Stated problem – Rewrite all of the records below with "formula 1 car" swapped for "race car" everywhere it appears, and leave everything else unchanged. Leave the pictures out of your answer.

[Extracted data entries]
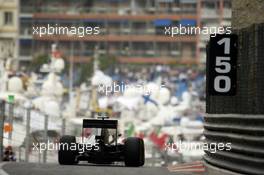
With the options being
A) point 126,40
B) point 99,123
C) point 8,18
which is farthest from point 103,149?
point 126,40

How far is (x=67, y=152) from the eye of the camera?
21.9 m

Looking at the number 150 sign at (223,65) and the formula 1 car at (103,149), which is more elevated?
the number 150 sign at (223,65)

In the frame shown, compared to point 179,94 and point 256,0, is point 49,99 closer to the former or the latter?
point 179,94

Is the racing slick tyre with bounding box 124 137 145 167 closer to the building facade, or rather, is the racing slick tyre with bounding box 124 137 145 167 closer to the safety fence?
the safety fence

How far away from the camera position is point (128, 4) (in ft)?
374

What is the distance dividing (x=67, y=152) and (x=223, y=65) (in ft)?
16.1

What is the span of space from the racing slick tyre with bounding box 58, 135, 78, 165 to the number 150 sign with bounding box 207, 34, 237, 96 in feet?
14.6

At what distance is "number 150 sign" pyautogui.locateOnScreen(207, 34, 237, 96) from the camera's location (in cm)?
1794

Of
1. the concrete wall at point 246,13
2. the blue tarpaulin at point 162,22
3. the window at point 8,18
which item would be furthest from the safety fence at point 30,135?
the blue tarpaulin at point 162,22

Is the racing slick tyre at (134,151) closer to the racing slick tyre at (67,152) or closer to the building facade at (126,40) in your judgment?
the racing slick tyre at (67,152)

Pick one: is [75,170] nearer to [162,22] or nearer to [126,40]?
[162,22]

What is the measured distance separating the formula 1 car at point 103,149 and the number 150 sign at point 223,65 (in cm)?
373

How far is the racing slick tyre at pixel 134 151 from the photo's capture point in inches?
842

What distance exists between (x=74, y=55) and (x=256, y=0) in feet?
265
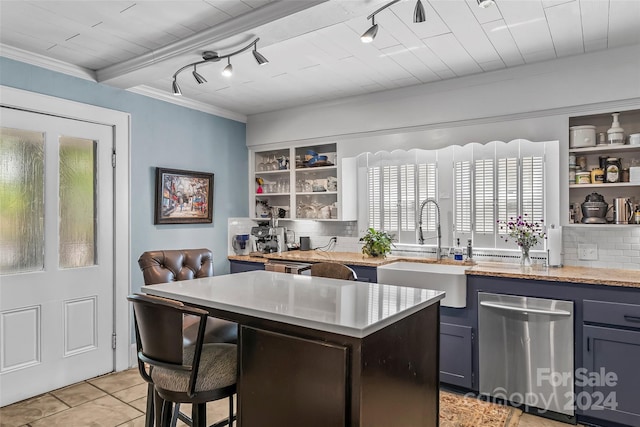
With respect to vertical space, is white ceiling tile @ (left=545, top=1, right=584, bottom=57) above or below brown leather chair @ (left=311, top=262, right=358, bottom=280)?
above

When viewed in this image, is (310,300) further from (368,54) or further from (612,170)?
(612,170)

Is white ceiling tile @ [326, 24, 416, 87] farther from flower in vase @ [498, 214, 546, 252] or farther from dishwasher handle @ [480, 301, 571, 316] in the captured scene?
dishwasher handle @ [480, 301, 571, 316]

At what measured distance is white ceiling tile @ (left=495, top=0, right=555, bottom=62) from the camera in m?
2.37

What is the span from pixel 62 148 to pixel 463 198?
11.1 feet

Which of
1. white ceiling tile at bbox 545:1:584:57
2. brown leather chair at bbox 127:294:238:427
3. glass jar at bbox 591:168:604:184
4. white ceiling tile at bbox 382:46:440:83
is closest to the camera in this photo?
brown leather chair at bbox 127:294:238:427

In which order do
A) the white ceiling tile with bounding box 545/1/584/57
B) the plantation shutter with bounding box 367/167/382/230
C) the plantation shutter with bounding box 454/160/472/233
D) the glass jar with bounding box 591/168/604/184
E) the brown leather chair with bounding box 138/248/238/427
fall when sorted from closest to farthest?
the brown leather chair with bounding box 138/248/238/427
the white ceiling tile with bounding box 545/1/584/57
the glass jar with bounding box 591/168/604/184
the plantation shutter with bounding box 454/160/472/233
the plantation shutter with bounding box 367/167/382/230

Answer to this task –
With the options being
A) point 126,40
B) point 99,123
C) point 8,18
which is farthest from point 103,149?
point 126,40

How far is (x=67, y=152) from the eye of the camera?
21.9 m

Looking at the number 150 sign at (223,65) and the race car at (103,149), which is more elevated?
the number 150 sign at (223,65)

In the frame shown, compared to point 179,94 and point 256,0, is point 49,99 closer to the former or the latter?
point 179,94

Is the racing slick tyre with bounding box 124 137 145 167 closer to the building facade, or rather, is the racing slick tyre with bounding box 124 137 145 167 closer to the safety fence?
the safety fence

How far away from the camera position is point (128, 4) (in ft)?
374

What is the distance dividing (x=67, y=152) and (x=223, y=65) (in ft)?
16.1

What is the span of space from the racing slick tyre with bounding box 58, 135, 78, 165 to the number 150 sign with bounding box 207, 34, 237, 96 in feet?
14.6

At what distance is "number 150 sign" pyautogui.locateOnScreen(207, 34, 237, 96) from the camera's location (in cm)?
1794

Of
1. the concrete wall at point 246,13
2. the blue tarpaulin at point 162,22
3. the window at point 8,18
which item would be furthest from the safety fence at point 30,135?
the blue tarpaulin at point 162,22

Is the racing slick tyre at (134,151) closer to the racing slick tyre at (67,152) or closer to the building facade at (126,40) in your judgment?
the racing slick tyre at (67,152)

Pick one: is [75,170] nearer to [162,22] or nearer to [126,40]?
[162,22]

What is the measured distance separating the race car at point 103,149 and the number 150 sign at point 223,65 (in cm)?
373

How far is the racing slick tyre at pixel 134 151 from the photo's capture point in inches?
842

What distance exists between (x=74, y=55) and (x=256, y=0) in feet?
265
With respect to vertical space, is white ceiling tile @ (left=545, top=1, right=584, bottom=57) above or below brown leather chair @ (left=311, top=262, right=358, bottom=280)?
above

When viewed in this image, is (310,300) further from (368,54) or further from (612,170)?
(612,170)

Is white ceiling tile @ [326, 24, 416, 87] farther from flower in vase @ [498, 214, 546, 252] or farther from dishwasher handle @ [480, 301, 571, 316] in the captured scene?
dishwasher handle @ [480, 301, 571, 316]

At what measured distance is white ceiling tile @ (left=495, top=0, right=555, bottom=62) from the camera in m?
2.37

What is the span from pixel 62 148 to pixel 463 198?
11.1 feet

Which of
1. white ceiling tile at bbox 545:1:584:57
2. brown leather chair at bbox 127:294:238:427
3. glass jar at bbox 591:168:604:184
4. white ceiling tile at bbox 382:46:440:83
is closest to the camera in this photo?
brown leather chair at bbox 127:294:238:427

In which order do
A) the white ceiling tile with bounding box 545/1/584/57
B) the plantation shutter with bounding box 367/167/382/230
C) the plantation shutter with bounding box 454/160/472/233
D) the glass jar with bounding box 591/168/604/184
E) the brown leather chair with bounding box 138/248/238/427
fall when sorted from closest to farthest?
the brown leather chair with bounding box 138/248/238/427
the white ceiling tile with bounding box 545/1/584/57
the glass jar with bounding box 591/168/604/184
the plantation shutter with bounding box 454/160/472/233
the plantation shutter with bounding box 367/167/382/230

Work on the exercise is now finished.